As Moses commanded the people of Israel on the eve of their entrance into the Promised Land, “When the LORD your God cuts off before you the nations whom you go in to dispossess, and you dispossess them and dwell in their land, take care that you be not ensnared to follow them, after they have been destroyed before you, and that you do not inquire about their gods, saying, ‘How did these nations serve their gods?—that I also may do the same.’  You shall not worship the LORD your God in that way, for every abominable thing that the LORD hates they have done for their gods, for they even burn their sons and their daughters in the fire to their gods.  Everything that I command you, you shall be careful to do.  You shall not add to it or take from it.” (Dt. 12.29-32; see also Lev. 18.24-30, Dt. 19.9-14)

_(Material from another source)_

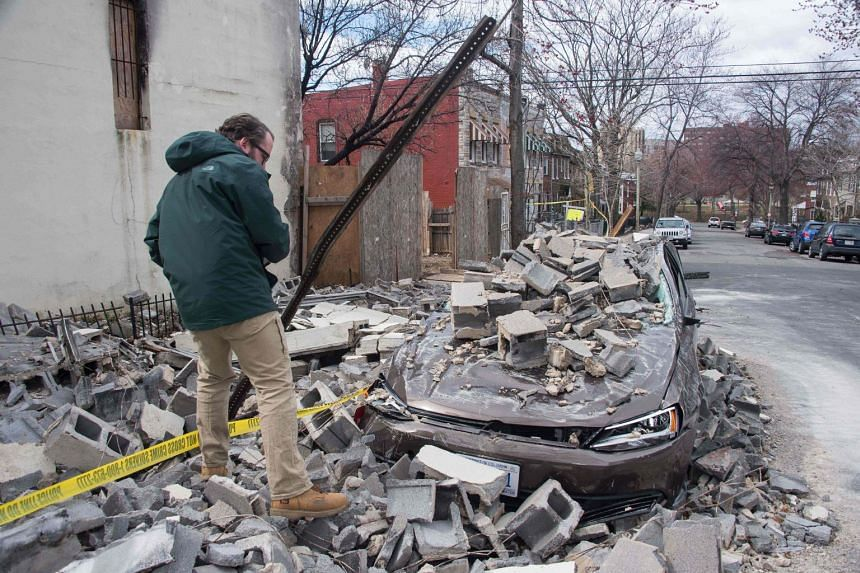 An insurance company employee checks the damage to a car after a partially burnt building collapsed due to strong winds.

And we see examples of this in the later histories of the kings of Israel and Judah (I Kg. 16.29-34, II Kg. 21.1-26, II Chron. 21.11-15, 24.17-19, 25.14-16, 26.16-21, 28.1-4,22-27, 33.1-9,21-23).  Indeed, even in the first century, the Churches of Pergamum and Thyatira compromised themselves by tolerating teachers who taught the parishioners of those churches to eat food sacrificed to idols and to commit sexual immorality (Rev. 2.14-15,20-21).  Likewise today, there are churches whose pastors preach that sexual immorality is not a sin in God’s sight and churches that study the teachings and doctrines of non-Christian religions in order that they might integrate their practices into their services, as if the Lord might be pleased with such syncretism.  Such churches were and are in violation of the commandment given in Dt. 12.32 (see also Dt. 4.2, Prov. 30.5-6, Rev. 22.18-19) to neither add to nor detract from the revealed Word of God.  As we shall see in Leviticus 10, the Lord takes a very dim view, to put it mildly, of those who treat His commandments carelessly.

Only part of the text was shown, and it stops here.